Jake breaks into Olivia's apartment to fix the cameras and steal the flash drive she has hidden. He brings the information to Fitz, and tells him that Osborne is the mole.

Cyrus discovers through Charlie that Fitz was involved with Jake in a top secret mission in Iran called Operation Remington. He tells Fitz that the work he did stealing votes in Defiance is similar to Fitz's top secret mission in Iran and Fitz brings him back to the fold, telling Cyrus about his plans to raid Osborne's house and expose him as the mole.

Jake tries to go on another date with Olivia but she tells him she is still preoccupied by her last relationship. He insists he is still interested in her and the two kiss.

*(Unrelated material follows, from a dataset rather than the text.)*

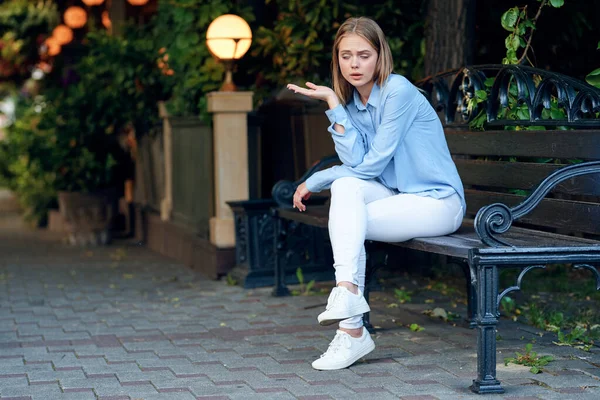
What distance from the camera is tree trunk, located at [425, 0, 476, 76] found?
6.55 meters

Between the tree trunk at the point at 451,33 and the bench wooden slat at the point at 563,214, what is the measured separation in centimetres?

Huck and Harrison discover that Maybelle kidnapped herself. When she tries to leave with her money Huck picks her up and her parents confront her. Hollis tells her she can come back to the family home or she can leave with the money. Maybelle chooses the money and cuts off her relationship with her parents.

Osborne goes to Cyrus and denies that he's the mole. Cyrus informs him that it's out of his hands and that Fitz has made the decision.

Fitz discovers that Mellie has cancelled the family weekend he has planned involving their two children. When he accuses her of not loving their children and being cold she reveals that she cancelled in order to protect the children who are afraid of their father and can smell the liquor on him.

At Olivia Pope and Associates the gladiators hear the news that George Osborne committed suicide.

Jake sits on a bench drinking coffee when a man (Joe Morton) sits down beside him. They chat about the weather before the man praises Jake for staging Osborne's suicide and convincing everyone he's the mole.

Critical reception
Ryan McGee at The A.V. Club gave the episode a B+ noting that the final third of the episode was "so great that it's easy to forget that almost next to nothing of interest really happened before it."